SEO in the festival season: which retailers have the right strategy?

Summer in the UK means festivals, and there are plenty to choose from again this year.

Festival goers need the right equipment: clothing and camping equipment, as well as waterproofs for the English weather.

Thanks to data from PI Datametrics, I can see which sites have prepared for the festival season, and which ones have room for improvement.

Seasonal SEO strategy

We’ve looked at seasonal SEO before, and it’s all about optimising for key periods of the year, and ensuring that your site is in prime position to profit from the spike in interest and search traffic which follow.

Optimisation need to be done in advance, and sites need to hone their internal linking strategies to avoid any cannibalisation of their own search traffic.

This means creating hub or landing pages for target search terms, and linking back to these pages using the target keywords.

Festival search trends

Google Trends data gives a good indication of the products that people are likely to be looking for and the peaks in interest.

search trends festival

To take ‘festival clothing’ as an example, here are some key trends:

  • Festival wear terms peak yearly in May, June, July and August.
  • In 2015 ‘festival clothing’ peaked in August and was searched 33,100 times.
  • In May 2016 ‘festival clothing’ was searched 40,500 times.
  • ‘Festival clothing’ has risen 82% from May 2015 – May 2016.

trend seo

This kind of trends data can be valuable to plan your content and SEO strategy round (see above).

  1. Content needs to be planned and published well ahead of the target event or season to allow time to optimise it for searchers.
  2. It’s important to be there when customers are searching for related products and considering purchases.
  3. This is the peak purchase period. If you have the right strategy, this is when it can pay off.
  4. The discount period is a time when interest is declining, but still comparatively high. A good time to reduce excess stock.
  5. Don’t delete the page once the season has passed. Keep it fresh and ready for next year so the planning doesn’t go to waste.

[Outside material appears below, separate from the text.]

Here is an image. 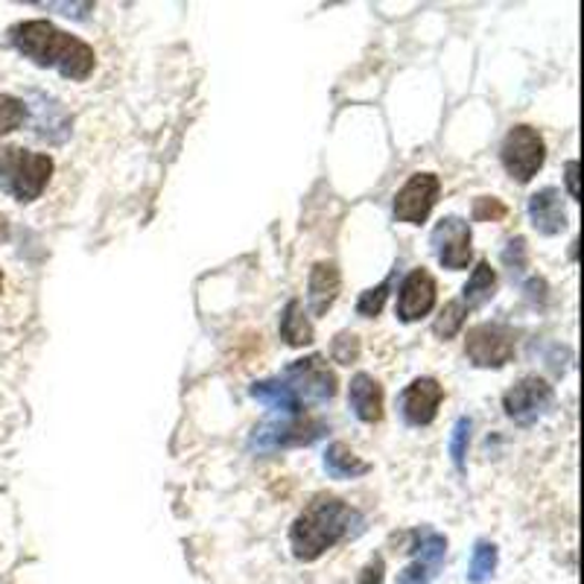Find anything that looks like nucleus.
<instances>
[{"label":"nucleus","mask_w":584,"mask_h":584,"mask_svg":"<svg viewBox=\"0 0 584 584\" xmlns=\"http://www.w3.org/2000/svg\"><path fill=\"white\" fill-rule=\"evenodd\" d=\"M555 400V392H552L550 383L544 377H523L518 386H511L509 392L503 395V409L514 424H535L541 415L546 413Z\"/></svg>","instance_id":"obj_7"},{"label":"nucleus","mask_w":584,"mask_h":584,"mask_svg":"<svg viewBox=\"0 0 584 584\" xmlns=\"http://www.w3.org/2000/svg\"><path fill=\"white\" fill-rule=\"evenodd\" d=\"M567 190L570 199H578V161H567Z\"/></svg>","instance_id":"obj_32"},{"label":"nucleus","mask_w":584,"mask_h":584,"mask_svg":"<svg viewBox=\"0 0 584 584\" xmlns=\"http://www.w3.org/2000/svg\"><path fill=\"white\" fill-rule=\"evenodd\" d=\"M503 167L511 179L526 185L546 161V144L532 126H514L503 140Z\"/></svg>","instance_id":"obj_4"},{"label":"nucleus","mask_w":584,"mask_h":584,"mask_svg":"<svg viewBox=\"0 0 584 584\" xmlns=\"http://www.w3.org/2000/svg\"><path fill=\"white\" fill-rule=\"evenodd\" d=\"M505 217V205L497 196H479L473 202V219L477 222H497Z\"/></svg>","instance_id":"obj_28"},{"label":"nucleus","mask_w":584,"mask_h":584,"mask_svg":"<svg viewBox=\"0 0 584 584\" xmlns=\"http://www.w3.org/2000/svg\"><path fill=\"white\" fill-rule=\"evenodd\" d=\"M447 555V541L438 532H430V529H424L418 532V544H415V564H421L430 576H436L441 564H445Z\"/></svg>","instance_id":"obj_21"},{"label":"nucleus","mask_w":584,"mask_h":584,"mask_svg":"<svg viewBox=\"0 0 584 584\" xmlns=\"http://www.w3.org/2000/svg\"><path fill=\"white\" fill-rule=\"evenodd\" d=\"M529 219L546 237L561 234L567 228V213H564V202L555 187H544L529 199Z\"/></svg>","instance_id":"obj_14"},{"label":"nucleus","mask_w":584,"mask_h":584,"mask_svg":"<svg viewBox=\"0 0 584 584\" xmlns=\"http://www.w3.org/2000/svg\"><path fill=\"white\" fill-rule=\"evenodd\" d=\"M465 354L479 368H500L514 357V333L494 322L471 327L465 340Z\"/></svg>","instance_id":"obj_6"},{"label":"nucleus","mask_w":584,"mask_h":584,"mask_svg":"<svg viewBox=\"0 0 584 584\" xmlns=\"http://www.w3.org/2000/svg\"><path fill=\"white\" fill-rule=\"evenodd\" d=\"M0 292H3V275H0Z\"/></svg>","instance_id":"obj_34"},{"label":"nucleus","mask_w":584,"mask_h":584,"mask_svg":"<svg viewBox=\"0 0 584 584\" xmlns=\"http://www.w3.org/2000/svg\"><path fill=\"white\" fill-rule=\"evenodd\" d=\"M468 445H471V418H459L453 427V436H450V456H453V465L459 471L465 468Z\"/></svg>","instance_id":"obj_26"},{"label":"nucleus","mask_w":584,"mask_h":584,"mask_svg":"<svg viewBox=\"0 0 584 584\" xmlns=\"http://www.w3.org/2000/svg\"><path fill=\"white\" fill-rule=\"evenodd\" d=\"M3 240H9V219L0 213V243H3Z\"/></svg>","instance_id":"obj_33"},{"label":"nucleus","mask_w":584,"mask_h":584,"mask_svg":"<svg viewBox=\"0 0 584 584\" xmlns=\"http://www.w3.org/2000/svg\"><path fill=\"white\" fill-rule=\"evenodd\" d=\"M325 432V424L316 421V418H301V415H292L284 418L281 424H263L252 432V450H278V447H295V445H313L316 438H322Z\"/></svg>","instance_id":"obj_9"},{"label":"nucleus","mask_w":584,"mask_h":584,"mask_svg":"<svg viewBox=\"0 0 584 584\" xmlns=\"http://www.w3.org/2000/svg\"><path fill=\"white\" fill-rule=\"evenodd\" d=\"M494 570H497V546L491 544V541H479V544L473 546L468 578H471L473 584H486L488 578L494 576Z\"/></svg>","instance_id":"obj_22"},{"label":"nucleus","mask_w":584,"mask_h":584,"mask_svg":"<svg viewBox=\"0 0 584 584\" xmlns=\"http://www.w3.org/2000/svg\"><path fill=\"white\" fill-rule=\"evenodd\" d=\"M386 299H389V281H383V284L372 286V290H365L357 301V313L365 319L380 316Z\"/></svg>","instance_id":"obj_25"},{"label":"nucleus","mask_w":584,"mask_h":584,"mask_svg":"<svg viewBox=\"0 0 584 584\" xmlns=\"http://www.w3.org/2000/svg\"><path fill=\"white\" fill-rule=\"evenodd\" d=\"M465 316H468V307H465L462 301H447L445 310L438 313L436 325H432L438 340H453L456 333L462 331Z\"/></svg>","instance_id":"obj_23"},{"label":"nucleus","mask_w":584,"mask_h":584,"mask_svg":"<svg viewBox=\"0 0 584 584\" xmlns=\"http://www.w3.org/2000/svg\"><path fill=\"white\" fill-rule=\"evenodd\" d=\"M281 380L292 389V395L307 404H325L336 395V374H333L331 365L325 363V357H304L295 359L284 368V377Z\"/></svg>","instance_id":"obj_5"},{"label":"nucleus","mask_w":584,"mask_h":584,"mask_svg":"<svg viewBox=\"0 0 584 584\" xmlns=\"http://www.w3.org/2000/svg\"><path fill=\"white\" fill-rule=\"evenodd\" d=\"M348 400L359 421L377 424L383 418V386L374 380L372 374H357L351 380Z\"/></svg>","instance_id":"obj_15"},{"label":"nucleus","mask_w":584,"mask_h":584,"mask_svg":"<svg viewBox=\"0 0 584 584\" xmlns=\"http://www.w3.org/2000/svg\"><path fill=\"white\" fill-rule=\"evenodd\" d=\"M503 263L511 272H523V269H526V240H523V237L509 240V246H505L503 252Z\"/></svg>","instance_id":"obj_29"},{"label":"nucleus","mask_w":584,"mask_h":584,"mask_svg":"<svg viewBox=\"0 0 584 584\" xmlns=\"http://www.w3.org/2000/svg\"><path fill=\"white\" fill-rule=\"evenodd\" d=\"M342 278L336 263L331 260H319L316 267L310 269V284H307V304L313 316H325L333 307V301L340 295Z\"/></svg>","instance_id":"obj_13"},{"label":"nucleus","mask_w":584,"mask_h":584,"mask_svg":"<svg viewBox=\"0 0 584 584\" xmlns=\"http://www.w3.org/2000/svg\"><path fill=\"white\" fill-rule=\"evenodd\" d=\"M436 307V281L427 269H413L404 278L398 295V316L400 322H418V319L430 316Z\"/></svg>","instance_id":"obj_12"},{"label":"nucleus","mask_w":584,"mask_h":584,"mask_svg":"<svg viewBox=\"0 0 584 584\" xmlns=\"http://www.w3.org/2000/svg\"><path fill=\"white\" fill-rule=\"evenodd\" d=\"M325 471L331 473L333 479H357L372 471V465L365 462V459H359L348 445L333 441L325 453Z\"/></svg>","instance_id":"obj_18"},{"label":"nucleus","mask_w":584,"mask_h":584,"mask_svg":"<svg viewBox=\"0 0 584 584\" xmlns=\"http://www.w3.org/2000/svg\"><path fill=\"white\" fill-rule=\"evenodd\" d=\"M430 246L438 263L445 269H453V272L468 269V263H471L473 258L471 228H468V222L459 217L441 219V222L432 228Z\"/></svg>","instance_id":"obj_8"},{"label":"nucleus","mask_w":584,"mask_h":584,"mask_svg":"<svg viewBox=\"0 0 584 584\" xmlns=\"http://www.w3.org/2000/svg\"><path fill=\"white\" fill-rule=\"evenodd\" d=\"M53 176V158L24 146L0 149V190L15 202H35Z\"/></svg>","instance_id":"obj_3"},{"label":"nucleus","mask_w":584,"mask_h":584,"mask_svg":"<svg viewBox=\"0 0 584 584\" xmlns=\"http://www.w3.org/2000/svg\"><path fill=\"white\" fill-rule=\"evenodd\" d=\"M252 398L260 400L263 406H269V409H275V413H281L284 418H292V415H301V404L299 398L292 395V389L286 386L281 377L278 380H260L252 386Z\"/></svg>","instance_id":"obj_17"},{"label":"nucleus","mask_w":584,"mask_h":584,"mask_svg":"<svg viewBox=\"0 0 584 584\" xmlns=\"http://www.w3.org/2000/svg\"><path fill=\"white\" fill-rule=\"evenodd\" d=\"M398 584H430V573H427V570L421 567V564H409V567L404 570V573H400V578H398Z\"/></svg>","instance_id":"obj_31"},{"label":"nucleus","mask_w":584,"mask_h":584,"mask_svg":"<svg viewBox=\"0 0 584 584\" xmlns=\"http://www.w3.org/2000/svg\"><path fill=\"white\" fill-rule=\"evenodd\" d=\"M494 290H497V272L488 267L486 260H482V263H477L471 278H468V284H465L462 304L468 310L479 307V304H486V301L494 295Z\"/></svg>","instance_id":"obj_20"},{"label":"nucleus","mask_w":584,"mask_h":584,"mask_svg":"<svg viewBox=\"0 0 584 584\" xmlns=\"http://www.w3.org/2000/svg\"><path fill=\"white\" fill-rule=\"evenodd\" d=\"M67 132H71V121H67L65 108L59 106L56 100L39 94V106H35V135L59 144V140L67 138Z\"/></svg>","instance_id":"obj_16"},{"label":"nucleus","mask_w":584,"mask_h":584,"mask_svg":"<svg viewBox=\"0 0 584 584\" xmlns=\"http://www.w3.org/2000/svg\"><path fill=\"white\" fill-rule=\"evenodd\" d=\"M354 520H357V511L345 500L333 494H316L292 523V555L299 561L322 559L327 550H333L342 538L348 535Z\"/></svg>","instance_id":"obj_2"},{"label":"nucleus","mask_w":584,"mask_h":584,"mask_svg":"<svg viewBox=\"0 0 584 584\" xmlns=\"http://www.w3.org/2000/svg\"><path fill=\"white\" fill-rule=\"evenodd\" d=\"M333 359L342 365H351V363H357L359 357V340H357V333H340L336 340H333V348H331Z\"/></svg>","instance_id":"obj_27"},{"label":"nucleus","mask_w":584,"mask_h":584,"mask_svg":"<svg viewBox=\"0 0 584 584\" xmlns=\"http://www.w3.org/2000/svg\"><path fill=\"white\" fill-rule=\"evenodd\" d=\"M281 336H284V342L292 345V348H304V345L313 342V325L304 316L301 301L292 299L284 307V313H281Z\"/></svg>","instance_id":"obj_19"},{"label":"nucleus","mask_w":584,"mask_h":584,"mask_svg":"<svg viewBox=\"0 0 584 584\" xmlns=\"http://www.w3.org/2000/svg\"><path fill=\"white\" fill-rule=\"evenodd\" d=\"M27 121V103L12 97V94H0V138L9 132L21 129V123Z\"/></svg>","instance_id":"obj_24"},{"label":"nucleus","mask_w":584,"mask_h":584,"mask_svg":"<svg viewBox=\"0 0 584 584\" xmlns=\"http://www.w3.org/2000/svg\"><path fill=\"white\" fill-rule=\"evenodd\" d=\"M438 190H441V181L432 173H415V176H409V181L395 196V217L400 222H406V226L427 222L430 211L436 208Z\"/></svg>","instance_id":"obj_10"},{"label":"nucleus","mask_w":584,"mask_h":584,"mask_svg":"<svg viewBox=\"0 0 584 584\" xmlns=\"http://www.w3.org/2000/svg\"><path fill=\"white\" fill-rule=\"evenodd\" d=\"M9 41L12 48L24 59H30L39 67H56L67 80H88L94 67H97V56L94 50L76 35L59 30L50 21H21L9 30Z\"/></svg>","instance_id":"obj_1"},{"label":"nucleus","mask_w":584,"mask_h":584,"mask_svg":"<svg viewBox=\"0 0 584 584\" xmlns=\"http://www.w3.org/2000/svg\"><path fill=\"white\" fill-rule=\"evenodd\" d=\"M383 573H386V564H383L380 555H374V559L359 570L357 584H383Z\"/></svg>","instance_id":"obj_30"},{"label":"nucleus","mask_w":584,"mask_h":584,"mask_svg":"<svg viewBox=\"0 0 584 584\" xmlns=\"http://www.w3.org/2000/svg\"><path fill=\"white\" fill-rule=\"evenodd\" d=\"M445 400V389L432 377H418L400 395V415L409 427H427L436 421L438 406Z\"/></svg>","instance_id":"obj_11"}]
</instances>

Example 1: ‘festival clothing’

This is what search performance should look like ideally. The sites here all rank consistently for the selected term, and they’re competing against each other, not their own content, for search rankings.

festival clothing top

ASOS is the top site for the term above, and this is the landing page for the term. What’s key here is that the retailer has created this dedicated page and linked to it consistently.

festival clothing

On the flip-side, failing to plan correctly produces this kind of inconsistent performance.

festval poor perf

Example 2: festival essentials

These are the top performing sites for the term:

  1. Gigwise
  2. Mountain Warehouse
  3. Skiddle
  4. Tesco
  5. Her Packing List
  6. All Noise
  7. Go outdoors

As we see below, they all rank consistently, more or less, for the five months before the peak for festival-related traffic.

festival essentials

 

 
One of the top performers, Mountain Warehouse, seems to have planned its content strategy very well.

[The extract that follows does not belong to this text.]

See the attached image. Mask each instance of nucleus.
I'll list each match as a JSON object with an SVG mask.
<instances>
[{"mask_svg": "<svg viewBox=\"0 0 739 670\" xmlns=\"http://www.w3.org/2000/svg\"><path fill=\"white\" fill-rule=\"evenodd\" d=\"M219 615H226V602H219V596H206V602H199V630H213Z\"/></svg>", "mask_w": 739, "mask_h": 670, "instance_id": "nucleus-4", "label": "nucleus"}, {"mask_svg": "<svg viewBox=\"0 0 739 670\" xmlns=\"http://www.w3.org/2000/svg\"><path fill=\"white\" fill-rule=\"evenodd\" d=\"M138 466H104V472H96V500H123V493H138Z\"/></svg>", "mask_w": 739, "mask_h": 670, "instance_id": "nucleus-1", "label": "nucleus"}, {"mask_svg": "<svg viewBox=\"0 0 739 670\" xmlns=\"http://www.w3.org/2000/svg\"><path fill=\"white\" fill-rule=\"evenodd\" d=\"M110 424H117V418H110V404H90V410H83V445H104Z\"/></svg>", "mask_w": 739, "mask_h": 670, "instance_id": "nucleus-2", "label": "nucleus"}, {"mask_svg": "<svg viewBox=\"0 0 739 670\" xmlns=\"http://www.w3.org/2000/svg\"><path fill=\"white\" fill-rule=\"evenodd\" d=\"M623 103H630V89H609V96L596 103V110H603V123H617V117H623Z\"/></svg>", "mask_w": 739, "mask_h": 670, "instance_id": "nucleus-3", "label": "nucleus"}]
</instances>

The is the page Google returns for ‘festival essentials’, a checklist of key items, all of which link to the relevant product categories. As I write, it sits at number three on Google UK, in prime position to attract product searches.

mountain warehouse seo

By contrast, Millets – though it has a festival landing page – has done less work to optimise the on-page copy.

millets seo

It also seems to have neglected internal linking. It has lots of content related to festivals and key products on its blog, and therefore plenty of opportunity to link consistently to the landing page above.

millets blog

There’s a lot of content here, and many opportunities to link to the landing page, or even relevant product pages, but not a single link to a product (or product category) sold on the site.

For comparison, look at this content page from Mountain Warehouse, which links back to the products it mentions.

It’s very odd, as Millets has got certain parts of the strategy right, but has totally failed to join it up. We have some useful content around festivals, and a landing page for the term.

All Millets needs to do is to link consistently from the content to the landing pages. It’s a real missed opportunity.

In summary

The examples above show the importance of a unified SEO and content strategy for seasonal events.

It’s about knowing when the seasonal traffic spikes are likely to be, the key terms to target, and then implementing the right strategy well in advance.

This also underlines the importance of content and SEO teams working well together. On Millets, it looks like the teams producing the content have no idea of the SEO strategy at all.